Physician-defendants also argue that the court committed reversible error by
“suppress[ing]” the question of SMDC’s comparative fault.
“[Appellate courts] afford the district court broad discretion when ruling on
evidentiary matters, and [appellate courts] will not reverse the district court absent an abuse
of that discretion.” Doe 136 v. Liebsch, 872 N.W.2d 875, 879 (Minn. 2015). “By their very
nature, evidentiary rules demand a case by case analysis, an analysis best left to the trial
judge familiar with the setting of the case.” Id. (quotations omitted). “But the erroneous
exclusion of evidence is grounds for a new trial unless the exclusion was harmless.” Id.;
see also TC/Am. Monorail, Inc. v. Custom Conveyor Corp., 840 N.W.2d 414, 422 (Minn.
2013) (“To be entitled to a new trial based on an improper evidentiary ruling, [a party]
must establish prejudice.”). “An evidentiary error is prejudicial if it might reasonably have
influenced the jury and changed the result of the trial.” TC/Am. Monorail, 840 N.W.2d at
423 (quotation omitted).
Prehospitalization medical records
Physician-defendants argue that the district court committed reversible error in the
manner of its restriction of the use of Adams’s prehospitalization medical records by
“narrow[ing]” the restriction only after two of Meckola’s expert witnesses testified and
were excused. This argument rests upon a factual assertion—namely, that the court’s sua
4
sponte ruling during physician-defendants’ cross-examination of Meckola’s first expert
witness “prohibited [physician-defendants] from using the pre-hospitalization records for
any purpose.” But the appellate record disproves physician-defendants’ assertion.

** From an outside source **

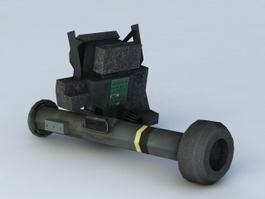 Bazooka Launcher 3d model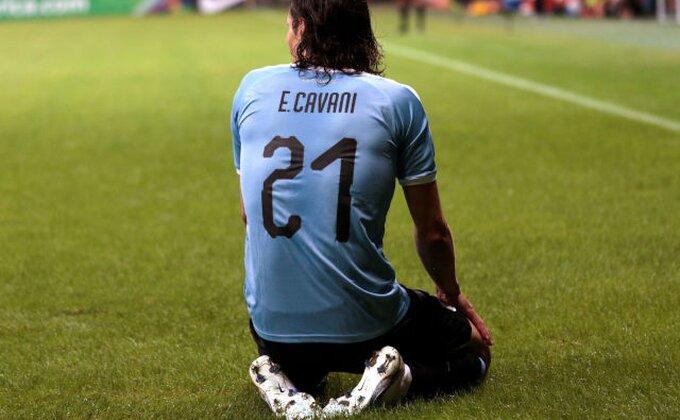 """El Matador"" pronašao novi angažman i razočarao brojne ljubitelje fudbala!"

When physician-defendants began to question Meckola’s first expert witness
regarding Adams’s prehospitalization medical records, the district court halted cross-
examination, excluded the jury from the courtroom, and asked physician-defendants to
explain the relevance of records not relied upon by Dr. Rishavy in his treatment of Adams.
After counsel argued that the records were relevant to the expert witness’s credibility, the
court ruled that “we’re not going to be talking about prior unrelated physical findings that
[Dr. Rishavy] did not rely upon in the treatment of [Adams].” (Emphasis added.) In
reaching its ruling, the court noted that Dr. Rishavy had been aware of Adams’s preexisting
mental-health issues and stated, “How that plays into the case, we’ll let the attorneys
inquire and have at it with respect to that.” The court’s ruling did not prohibit the use of
Adams’s prehospitalization medical records for any purpose. Instead, the court restricted
the use of the prehospitalization medical records to records regarding Adams’s mental
health. The court later confirmed, rather than narrowed, that ruling when it stated:
[A]ny information relative to [Adams’s mental-health issues]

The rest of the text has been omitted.